La guerre pour le sens de l'existence (4)

(lire la partie précédente)

 

Partie 4 : notre monde a besoin de frontières

 

Pour conclure ces longs développements, je ne vais pas rappeler qu'il faut combattre l'Etat Islamique ou autres banalités, pas plus que je ne prétendrai avoir de solutions définitives pour y parvenir.

 

Mais comme idée générale pour maintenir la paix entre des peuples différents inquiets de leurs postérité, voyons la seule solution qui s’offre : le rétablissement des frontières. La principale alternative serait de croire qu’une « conscience morale » se « mondialiserait », et que, par les progrès de la communication et de l’éducation, les rivalités entre nations, communautés religieuses, ethnies… se dissoudraient par la simple intelligence, et que l’Humanité dans son ensemble communierait finalement, par delà ses différences, autour des seuls vrais problèmes : la lutte contre la destruction de l’environement, la grande pauvreté, la maladie et la violence.

 

Problème : ce rêve passe au-dessus de cette réalité que nous avons exposée tout au long de ce texte, qui est que la plupart des individus cherchent la perpétuation de leur groupe, culturellement et généalogiquement. Et que la tension qui se crée entre deux groupes qui se font concurrence par le nombre ou par les idées et croyances est un problème dont la résolution n’a rien à voir avec le niveau d’intelligence et d’éducation des populations concernées. Si vous prenez un peuple dont le QI moyen serait de 140, et que vous l’informez que leurs descendants seront de toute façon submergés par ceux d’un autre peuple, vous aurez une radicalisation pouvant aller jusqu’à la violence la plus extrême. Le XXème siècle a enterré l’idée que la culture empêchait des hommes de sombrer dans la barbarie.

 

La frontière a cette propriété de partager le monde en différents espaces à l’intérieur desquels les conflits pour la postérité – démographique et/ou culturelle – sont limités.
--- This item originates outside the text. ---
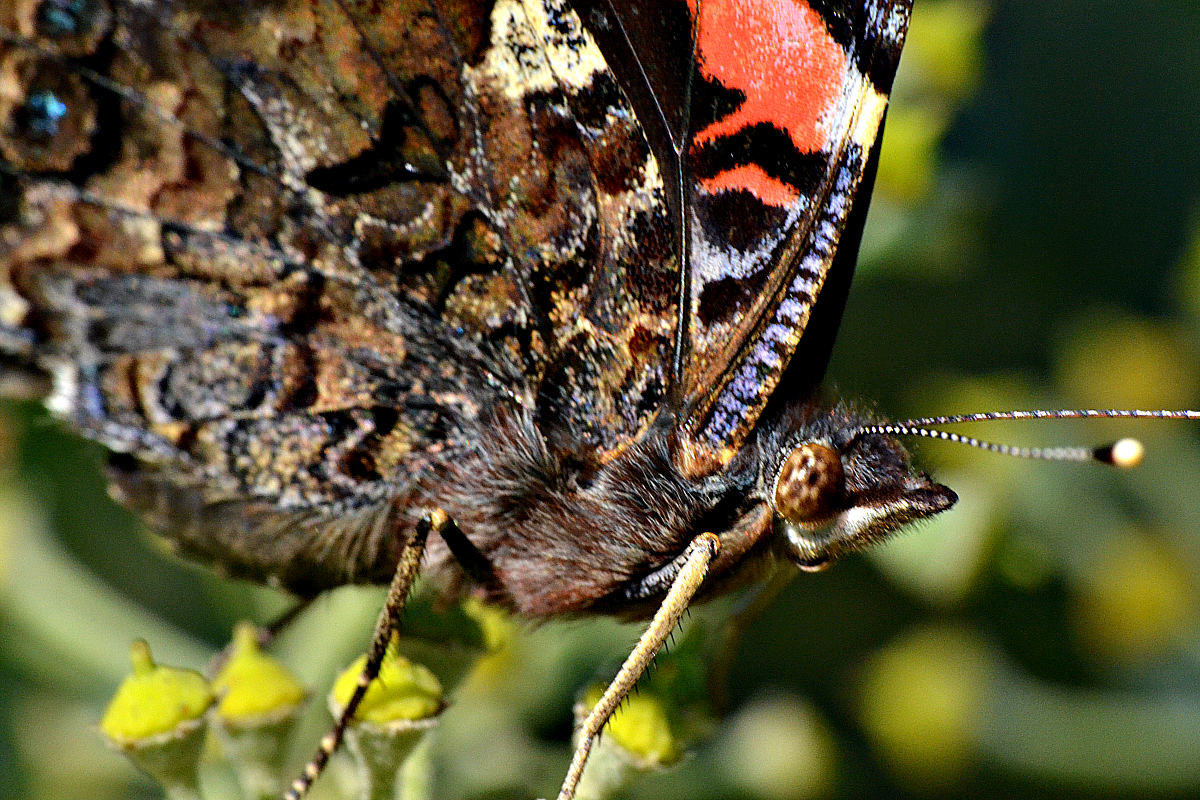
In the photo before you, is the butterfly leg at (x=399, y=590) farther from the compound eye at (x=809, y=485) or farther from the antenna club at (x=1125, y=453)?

A l’intérieur d’un pays relativement homogène, on peut parler d’autre chose que de remplacement, d’ethnicité et de l’identité, quelque chose qui devrait normalement aller sans dire.

 

La frontière ne signifie pas l’absence d’échange – mais la possibilité de les limiter, de les suspendre quand le besoin s’en fait sentir. Et bien entendu, il y a des êtres humains qui, à certains moments, n’ont pas d’autres choix que de quitter leur terre pour se réfugier ailleurs. Cela ne veut pas dire qu’il faille leur refuser tout droit au déplacement ; mais cela ne veut pas dire non plus que le monde entier doit devenir une zone de refuge ou de libre circulation.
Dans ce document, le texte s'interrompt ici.